By Jordaigne Fustaigne, the Herald’s Show Business and Agricultural Affairs Correspondent.
Personally I think it’s great that ‘celebrities’ (and I do hate labels, don’t you?) can come out and reveal that they are not gay or ‘interesting’ at all.
Take media personality Wendy Harpie for example. Wendy grew up in a not remotely interesting part of Australia, or Queensland to give it its proper name, where hardly any ‘interesting’ people lived.
In the Queensland of Wendy’s childhood real blokes were only interested in the footy. And sheilas were only interested in real blokes who were interested in the footy.
Wendy never met anyone that she knew of who was interested in her. Even remotely.

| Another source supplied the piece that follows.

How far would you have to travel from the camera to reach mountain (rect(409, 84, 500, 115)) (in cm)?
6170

It was only when she tumbled headlong into the swinging arts scene of Melbourne in the 1990s (that’s what it says here – ed) that Wendy met people with whom she had something in common – the artists, singers, dancers, writers, poets, bloggers – in short, a wonderful tribe of people who were all interested in the same thing – themselves.
Coming from not remotely interesting Queensland, Wendy naively assumed that all men from Melbourne fitted into a binary version of sexuality – some of them were openly gay and the rest were secretly gay.
That would explain why, despite her fairly obvious chat-up lines, she never got to have sex with any of them.
Wendy now realises that she was oblivious to the sexual preferences of the men she met.
Most of them were only pretending to be gay.
Over the next few weeks, we will be asking whether men propositioned by boring self-obsessed women should come right out and admit that they don’t find them gay or ‘interesting’, or should they pretend not to be interested in any women?